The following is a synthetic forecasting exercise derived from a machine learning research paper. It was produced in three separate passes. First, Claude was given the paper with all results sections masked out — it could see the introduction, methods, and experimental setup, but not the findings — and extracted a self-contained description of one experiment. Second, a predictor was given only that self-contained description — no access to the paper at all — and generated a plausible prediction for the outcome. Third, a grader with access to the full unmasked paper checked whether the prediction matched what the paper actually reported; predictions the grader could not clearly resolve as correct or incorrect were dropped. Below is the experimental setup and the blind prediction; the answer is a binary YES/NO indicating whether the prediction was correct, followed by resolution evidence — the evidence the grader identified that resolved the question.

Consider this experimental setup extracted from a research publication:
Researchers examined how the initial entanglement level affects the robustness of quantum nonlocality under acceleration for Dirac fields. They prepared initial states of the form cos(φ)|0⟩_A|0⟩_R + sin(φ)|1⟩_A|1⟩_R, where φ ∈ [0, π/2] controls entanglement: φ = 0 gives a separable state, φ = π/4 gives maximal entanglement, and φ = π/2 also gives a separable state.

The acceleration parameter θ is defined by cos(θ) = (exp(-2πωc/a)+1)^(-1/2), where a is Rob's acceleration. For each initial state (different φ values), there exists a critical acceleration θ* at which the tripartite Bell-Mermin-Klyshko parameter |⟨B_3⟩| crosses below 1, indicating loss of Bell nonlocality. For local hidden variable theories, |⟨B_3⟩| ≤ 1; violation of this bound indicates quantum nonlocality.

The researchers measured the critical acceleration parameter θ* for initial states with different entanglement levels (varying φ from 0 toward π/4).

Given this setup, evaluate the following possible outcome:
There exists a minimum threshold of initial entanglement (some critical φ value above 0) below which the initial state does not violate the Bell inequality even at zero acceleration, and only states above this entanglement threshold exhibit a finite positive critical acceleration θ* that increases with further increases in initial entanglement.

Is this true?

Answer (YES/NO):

####

*Exercise requirements*
Quote each line above in full, word for word.

*Answer to the problem*
The following is a synthetic forecasting exercise derived from a machine learning research paper. It was produced in three separate passes. First, Claude was given the paper with all results sections masked out — it could see the introduction, methods, and experimental setup, but not the findings — and extracted a self-contained description of one experiment. Second, a predictor was given only that self-contained description — no access to the paper at all — and generated a plausible prediction for the outcome. Third, a grader with access to the full unmasked paper checked whether the prediction matched what the paper actually reported; predictions the grader could not clearly resolve as correct or incorrect were dropped. Below is the experimental setup and the blind prediction; the answer is a binary YES/NO indicating whether the prediction was correct, followed by resolution evidence — the evidence the grader identified that resolved the question.

Consider this experimental setup extracted from a research publication:
Researchers examined how the initial entanglement level affects the robustness of quantum nonlocality under acceleration for Dirac fields. They prepared initial states of the form cos(φ)|0⟩_A|0⟩_R + sin(φ)|1⟩_A|1⟩_R, where φ ∈ [0, π/2] controls entanglement: φ = 0 gives a separable state, φ = π/4 gives maximal entanglement, and φ = π/2 also gives a separable state.

The acceleration parameter θ is defined by cos(θ) = (exp(-2πωc/a)+1)^(-1/2), where a is Rob's acceleration. For each initial state (different φ values), there exists a critical acceleration θ* at which the tripartite Bell-Mermin-Klyshko parameter |⟨B_3⟩| crosses below 1, indicating loss of Bell nonlocality. For local hidden variable theories, |⟨B_3⟩| ≤ 1; violation of this bound indicates quantum nonlocality.

The researchers measured the critical acceleration parameter θ* for initial states with different entanglement levels (varying φ from 0 toward π/4).

Given this setup, evaluate the following possible outcome:
There exists a minimum threshold of initial entanglement (some critical φ value above 0) below which the initial state does not violate the Bell inequality even at zero acceleration, and only states above this entanglement threshold exhibit a finite positive critical acceleration θ* that increases with further increases in initial entanglement.

Is this true?

Answer (YES/NO):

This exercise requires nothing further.